Hi! I’m Eleanor. I’m on an exchange here at Aberystwyth University for two semesters. I’m from Canada; my home university is Dalhousie University, in Halifax. Dalhousie University is celebrating its 200th anniversary this year. It has over 18 000 students, although they’re spread over several campuses, so it doesn’t feel that big. It’s well-regarded for its science programmes, like Ocean Sciences, and some other interesting programmes, like Costumes Studies and Sustainability. The main Dalhousie campus is located within about a fifteen-minute walk of downtown Halifax. Halifax is the biggest city in Atlantic Canada, with a similar population to Cardiff. It’s known for its friendly atmosphere, many cultural events, fascinating history, innovative central library, and touristy waterfront. I, personally, like Halifax’s many colourful houses.

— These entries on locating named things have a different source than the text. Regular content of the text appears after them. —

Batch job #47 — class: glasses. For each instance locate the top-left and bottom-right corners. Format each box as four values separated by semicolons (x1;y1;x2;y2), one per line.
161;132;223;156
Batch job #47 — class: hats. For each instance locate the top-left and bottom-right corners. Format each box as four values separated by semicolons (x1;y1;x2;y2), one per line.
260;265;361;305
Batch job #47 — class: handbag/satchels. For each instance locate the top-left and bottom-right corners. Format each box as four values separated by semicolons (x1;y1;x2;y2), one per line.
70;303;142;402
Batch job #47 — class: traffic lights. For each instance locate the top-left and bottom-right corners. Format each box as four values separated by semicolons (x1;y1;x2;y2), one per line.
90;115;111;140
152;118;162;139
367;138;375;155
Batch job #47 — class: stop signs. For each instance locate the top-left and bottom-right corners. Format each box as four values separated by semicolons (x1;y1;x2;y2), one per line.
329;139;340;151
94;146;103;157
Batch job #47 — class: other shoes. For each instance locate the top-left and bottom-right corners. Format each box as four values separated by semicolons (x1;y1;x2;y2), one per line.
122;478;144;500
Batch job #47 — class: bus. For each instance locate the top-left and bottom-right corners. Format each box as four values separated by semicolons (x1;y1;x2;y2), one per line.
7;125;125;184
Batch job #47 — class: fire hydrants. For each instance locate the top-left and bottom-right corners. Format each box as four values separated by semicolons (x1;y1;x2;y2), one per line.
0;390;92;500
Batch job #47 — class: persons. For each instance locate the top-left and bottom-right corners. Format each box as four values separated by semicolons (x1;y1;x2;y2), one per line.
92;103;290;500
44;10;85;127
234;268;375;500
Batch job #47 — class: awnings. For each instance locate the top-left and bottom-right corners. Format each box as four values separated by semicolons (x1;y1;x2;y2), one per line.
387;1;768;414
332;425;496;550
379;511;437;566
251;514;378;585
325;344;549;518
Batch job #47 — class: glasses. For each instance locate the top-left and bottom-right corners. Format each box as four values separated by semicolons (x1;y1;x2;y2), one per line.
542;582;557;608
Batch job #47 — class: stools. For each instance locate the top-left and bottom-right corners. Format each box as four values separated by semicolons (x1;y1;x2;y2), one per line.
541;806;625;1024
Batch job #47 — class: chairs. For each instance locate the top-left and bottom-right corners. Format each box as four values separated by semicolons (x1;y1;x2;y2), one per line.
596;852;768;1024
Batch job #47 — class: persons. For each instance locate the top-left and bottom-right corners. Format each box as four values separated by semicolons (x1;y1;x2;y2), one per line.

I’m not sure when I first decided that I wanted to go on an exchange, but I think I already knew by my first year. I was especially interested in studying at a European university because I love travelling and have many European cities that I want to visit. However, as I went through the list of my university’s exchange partners, I was not finding anywhere that grabbed me where I could take Creative Writing modules in English. Then I came to universities in Wales, at the bottom of the list. Honestly, I’d possibly never even thought about Wales before, had definitely never considered going there. However, as I looked at photos on Google Images, it seemed like a beautiful and magical place. Aberystwyth, especially, caught my eye. It has not disappointed. I still love, among other things, being able to see the sea from so many different places, and walking towards the footbridge at PJM, with all the pretty leaves.
There was, of course, a lot to do between deciding where I wanted to go and arriving in Aber, a lot of applications and paperwork. I had to apply to my home university to go on the exchange and then to Aberystwyth University, and for my visa, residence, and scholarships. Over the summer, I researched sights in Wales, chose my flight, and planned what to bring with me – including another long list of things to do when I arrived. It was mostly the standard things that you might do upon arrival at university at the start of the school year, like registering for modules and getting set up in my accommodation. However, everything seems more complicated when you’re in a new country. For example, I had trouble choosing items the first few times I went grocery shopping because the brands were different than the ones I was used to. At times, during the summer and after I first arrived, I wondered whether it would all be worth it. But then you get past the difficulties and the newness of everything, and it, quite quickly, starts to feel normal.
As I was starting to set up my life here in Aber, one thing that I had to deal with was having much more ‘free’ time than I’m used to. At Canadian universities, there are many more ‘contact hours’ per week. It’s easy to feel like you should try to do everything since you’re here for less than a year, or to notice other exchange students doing things differently, but it’s important to stick with what you’re comfortable with and interested in. It’s a question of balance and priorities. For me, joining groups has been key, for building up a routine and meeting people. I’m much more involved in university life here than I was at my home university, although that’s not saying much. I’m also trying to be a bit more spontaneous about opportunities for travelling and for experiencing British culture, for example through trying foods like cheese and onion pasties and Welsh cakes. Although I’ve settled into life here in Wales, it has not lost its tinge of excitement.
It’s easy to meet other international students, especially during Freshers’ Week. It’s a little harder to get to know British students, who have already had at least a year to get to know each other and form friend groups. However, even though I’m not especially outgoing, I’ve still been able to gradually meet people and build up a social network. When you move to a new university and country, there are so many opportunities to meet people, especially if you make an effort to join groups and try new things. You’re bound to meet someone with similar interests.
I’ve only been in Aber for about two months, but I’m already noticing things that I think I’ll take back to Canada with me. First, back at my home university, I want to join the societies and attend the events that interest me. Although doing well academically remains a priority for me, I also don’t want to regret all the things I could have done. Second, I think I will be more curious about cultural differences. I’ve already noticed many small differences, such as the fact that in the UK, people use inverted commas to set off a quotation, while in Canada, we use double quotation marks. I start to wonder why these differences exist – is there some practical explanation, is it intentional contrariness, or is it a random divergence? Finally, I think I will be more aware of, and sympathetic toward, the international students at Dalhousie University. It’s only through being an international student that you realize how many of us there are!